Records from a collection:
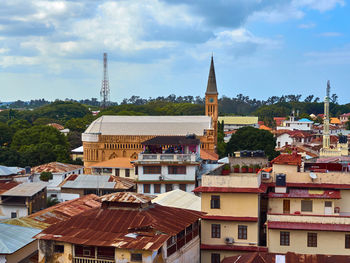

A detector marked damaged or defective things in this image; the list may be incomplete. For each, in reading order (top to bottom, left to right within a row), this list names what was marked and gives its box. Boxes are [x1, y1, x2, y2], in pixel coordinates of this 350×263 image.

rusty metal roof [3, 195, 100, 230]
rusty metal roof [34, 194, 205, 252]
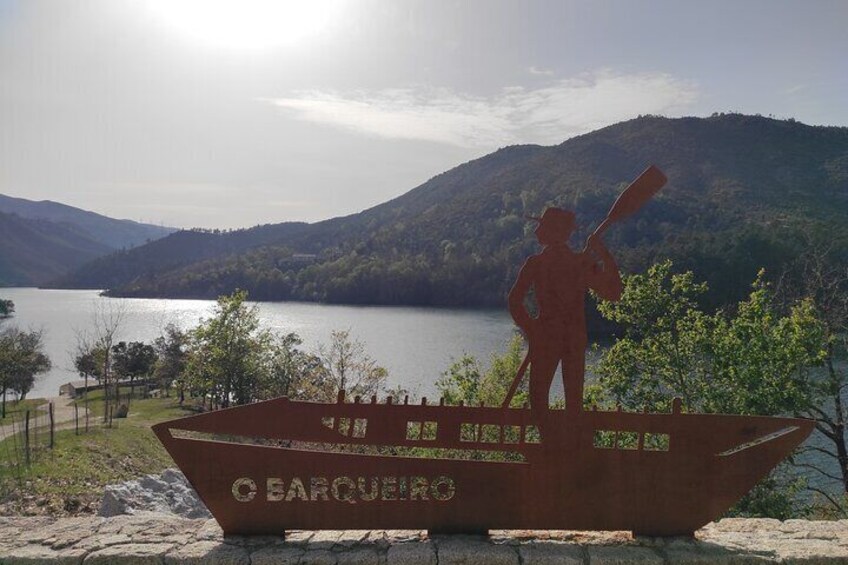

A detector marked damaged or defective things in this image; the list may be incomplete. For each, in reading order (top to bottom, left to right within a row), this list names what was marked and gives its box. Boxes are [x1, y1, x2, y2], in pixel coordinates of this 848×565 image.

rusty metal sculpture [154, 164, 816, 536]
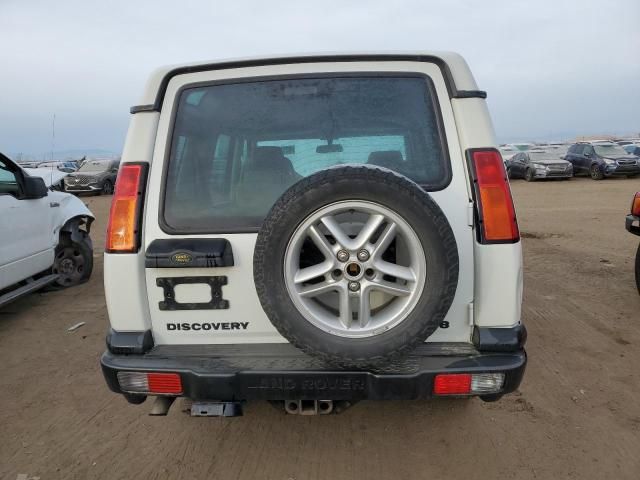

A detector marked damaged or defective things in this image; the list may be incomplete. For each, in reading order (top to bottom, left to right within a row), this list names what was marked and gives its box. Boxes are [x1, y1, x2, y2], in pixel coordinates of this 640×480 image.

damaged white suv [102, 52, 528, 416]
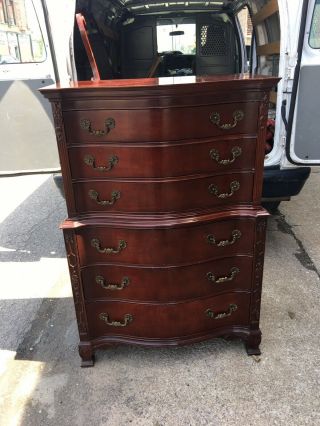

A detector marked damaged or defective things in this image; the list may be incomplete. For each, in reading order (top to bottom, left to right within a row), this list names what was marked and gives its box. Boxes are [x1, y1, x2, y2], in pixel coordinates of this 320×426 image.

cracked pavement [0, 171, 320, 424]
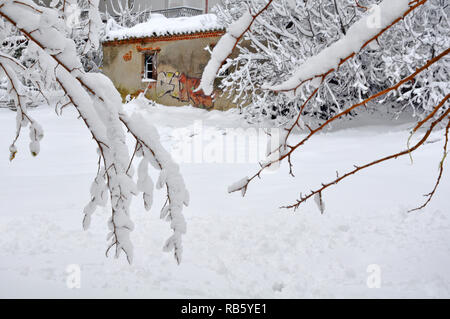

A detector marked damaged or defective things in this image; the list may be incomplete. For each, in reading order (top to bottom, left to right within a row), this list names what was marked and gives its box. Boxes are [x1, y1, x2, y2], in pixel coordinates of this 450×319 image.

peeling plaster wall [103, 32, 241, 110]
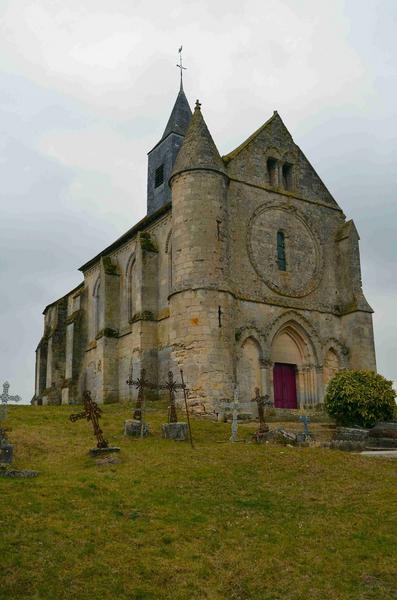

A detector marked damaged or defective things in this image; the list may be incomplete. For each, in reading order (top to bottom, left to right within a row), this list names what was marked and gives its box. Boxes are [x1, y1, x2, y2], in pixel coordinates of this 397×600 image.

rusted iron cross [0, 382, 21, 420]
rusted iron cross [69, 392, 107, 448]
rusted iron cross [159, 370, 184, 422]
rusted iron cross [251, 390, 272, 432]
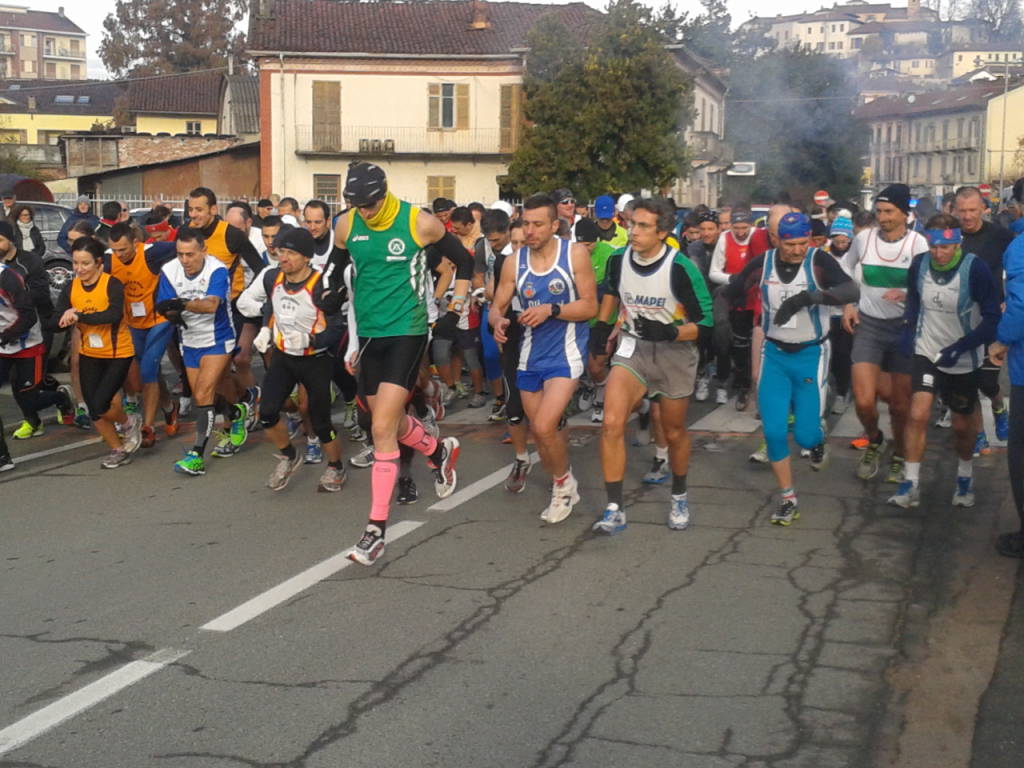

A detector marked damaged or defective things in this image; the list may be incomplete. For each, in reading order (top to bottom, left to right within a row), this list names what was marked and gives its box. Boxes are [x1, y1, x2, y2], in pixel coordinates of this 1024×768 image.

cracked asphalt road [2, 396, 1016, 768]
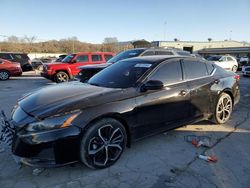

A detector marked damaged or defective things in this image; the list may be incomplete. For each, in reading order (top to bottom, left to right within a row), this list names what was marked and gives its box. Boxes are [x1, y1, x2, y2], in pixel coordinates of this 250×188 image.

car bumper damage [0, 110, 81, 167]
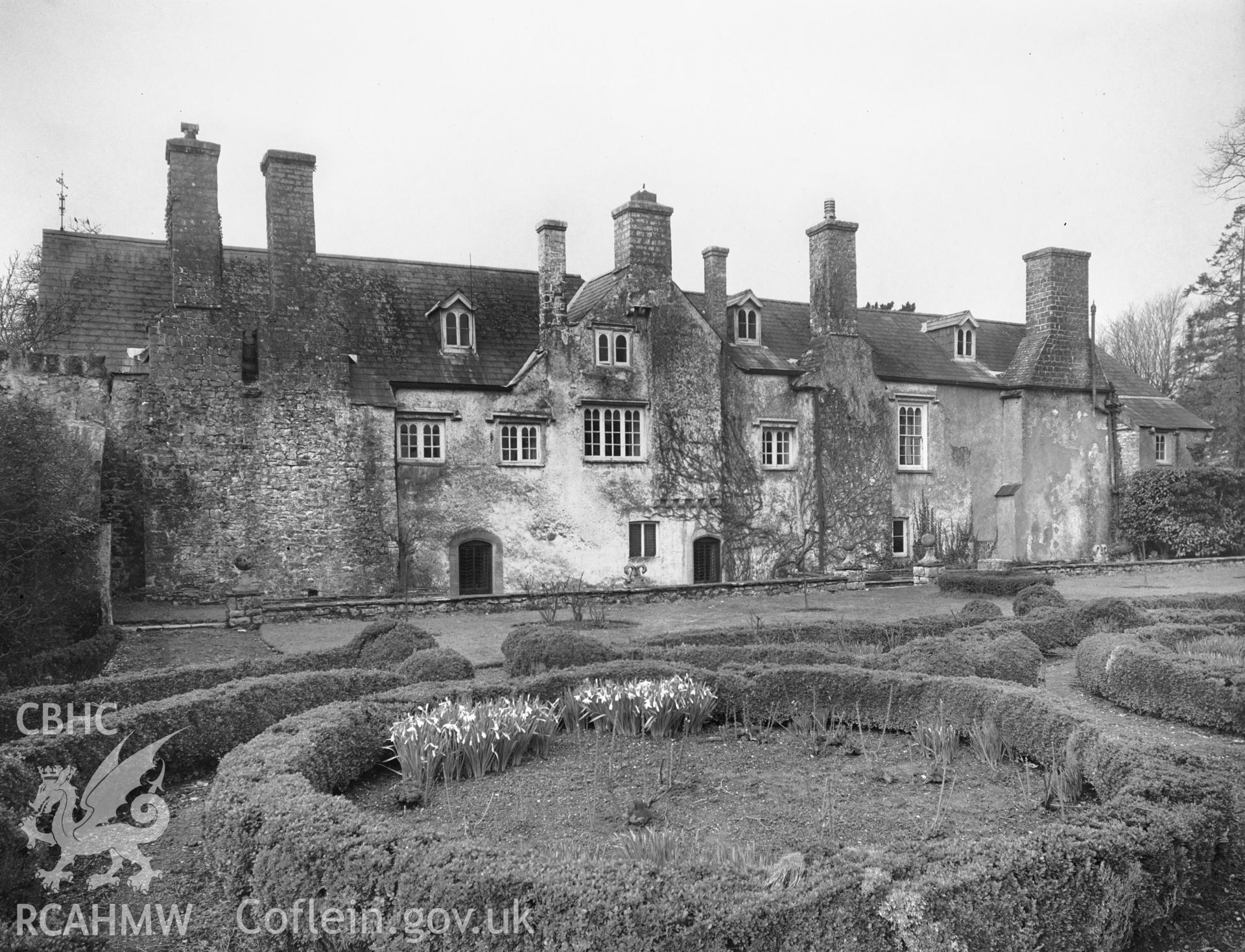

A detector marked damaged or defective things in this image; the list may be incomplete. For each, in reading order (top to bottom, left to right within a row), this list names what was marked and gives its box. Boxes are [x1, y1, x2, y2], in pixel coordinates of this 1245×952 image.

peeling plaster facade [27, 126, 1214, 597]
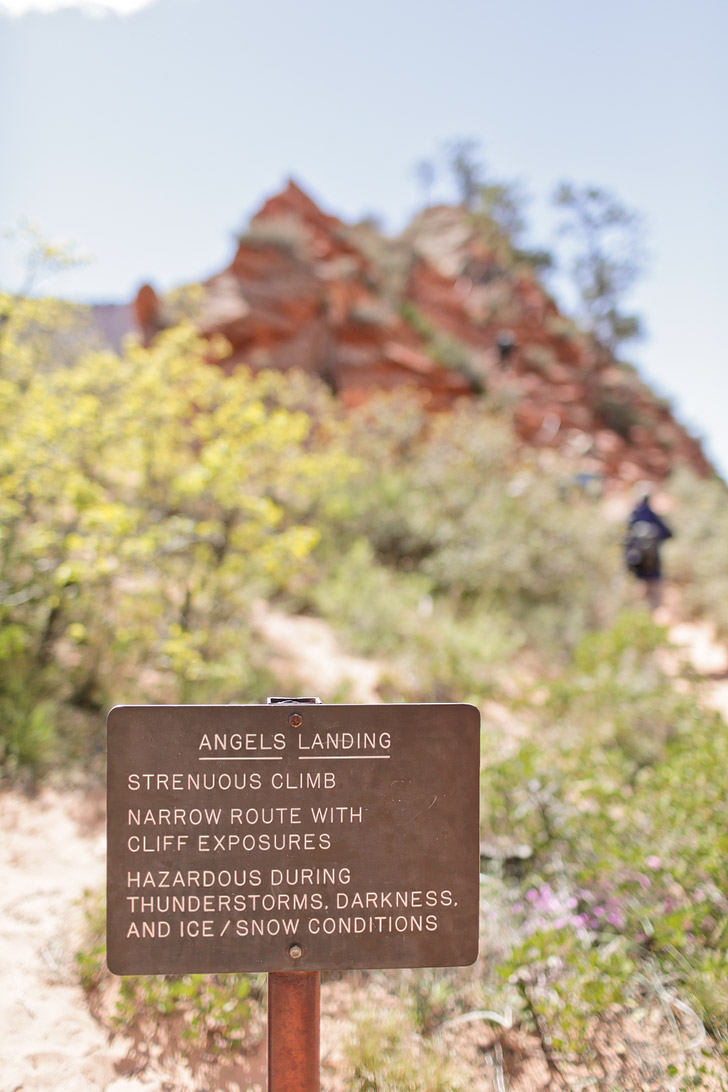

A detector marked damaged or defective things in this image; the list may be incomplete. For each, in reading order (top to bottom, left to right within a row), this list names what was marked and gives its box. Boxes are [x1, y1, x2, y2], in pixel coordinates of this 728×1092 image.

rusted metal post [267, 969, 318, 1092]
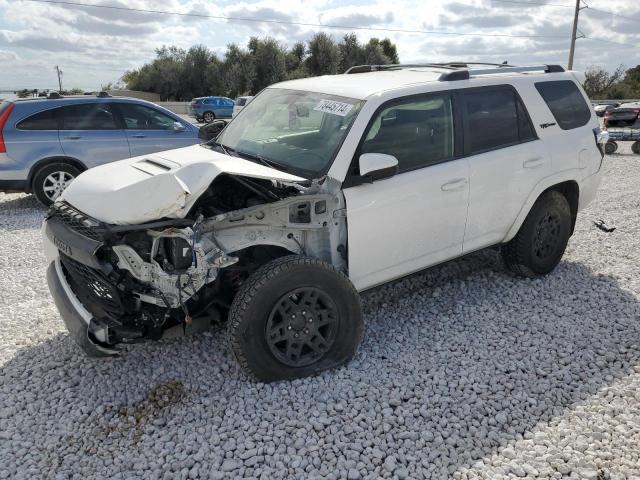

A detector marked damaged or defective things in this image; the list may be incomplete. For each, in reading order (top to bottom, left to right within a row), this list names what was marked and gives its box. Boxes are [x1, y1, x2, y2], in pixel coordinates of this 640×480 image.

crumpled hood [61, 144, 306, 225]
damaged front end [43, 172, 348, 352]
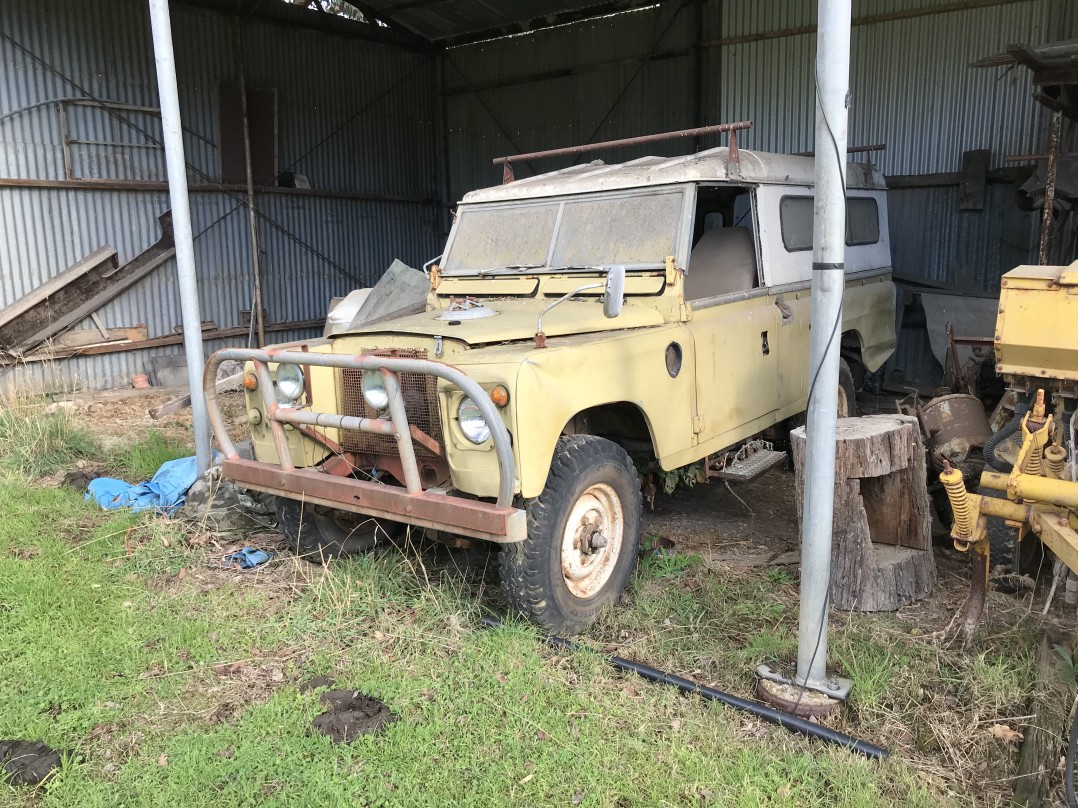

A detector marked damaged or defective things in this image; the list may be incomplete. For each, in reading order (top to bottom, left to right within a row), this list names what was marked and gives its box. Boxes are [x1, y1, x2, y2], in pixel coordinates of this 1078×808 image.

rusted metal bar [493, 121, 754, 168]
rusted metal bar [1039, 107, 1065, 263]
rusty bull bar [202, 349, 526, 545]
rusted metal bar [220, 461, 523, 545]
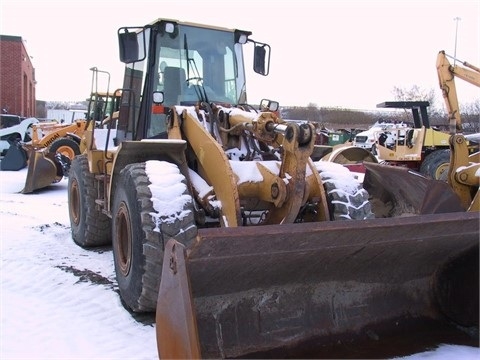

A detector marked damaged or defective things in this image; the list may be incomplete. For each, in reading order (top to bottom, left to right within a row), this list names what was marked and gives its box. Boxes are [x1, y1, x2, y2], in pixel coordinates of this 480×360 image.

rusty bucket attachment [21, 147, 62, 194]
rusty bucket attachment [157, 212, 476, 358]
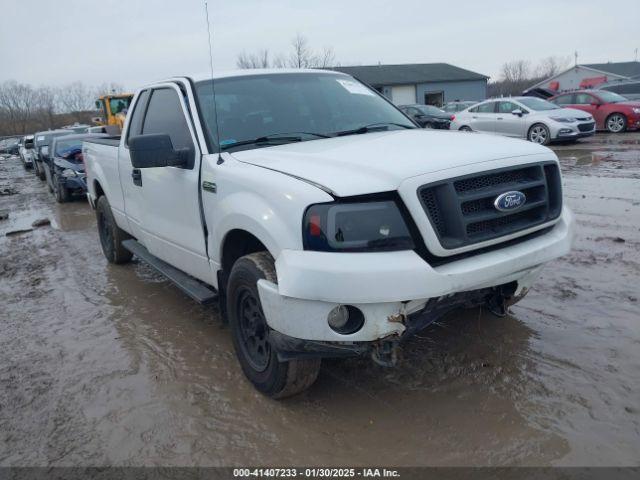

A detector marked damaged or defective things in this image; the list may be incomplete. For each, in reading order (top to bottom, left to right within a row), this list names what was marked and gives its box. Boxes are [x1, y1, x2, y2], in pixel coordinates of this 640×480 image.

broken headlight [304, 200, 416, 251]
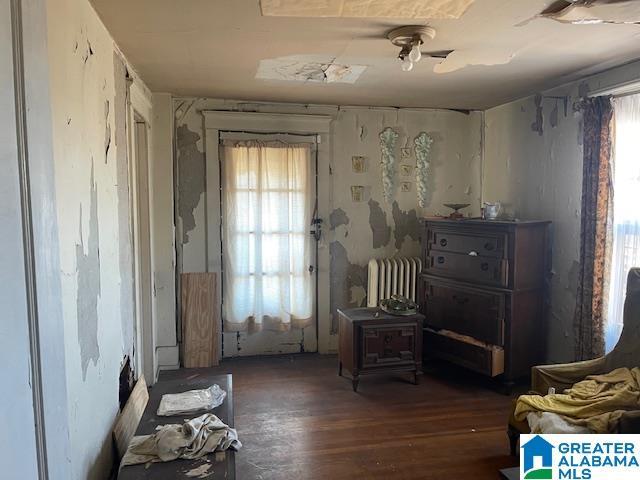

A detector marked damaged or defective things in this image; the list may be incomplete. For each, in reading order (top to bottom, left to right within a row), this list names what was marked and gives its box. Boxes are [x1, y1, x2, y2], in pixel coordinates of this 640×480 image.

#### Problem to solve
Please put the lines from the start of the items through the line containing "rusty metal roof [3, 195, 100, 230]", including that line, into a JSON list of strings with one string per line. Skip blank lines and leave out the pictures.

#### Output for this exercise
[
  "A detector marked damaged or defective things in this image; the list may be incomplete. For each, in reading order (top to bottom, left to right within a row), this list names what was marked and gives its box. Boxes are [x1, y1, x2, y2], in pixel coordinates of this 350×263 image.",
  "rusty metal roof [3, 195, 100, 230]"
]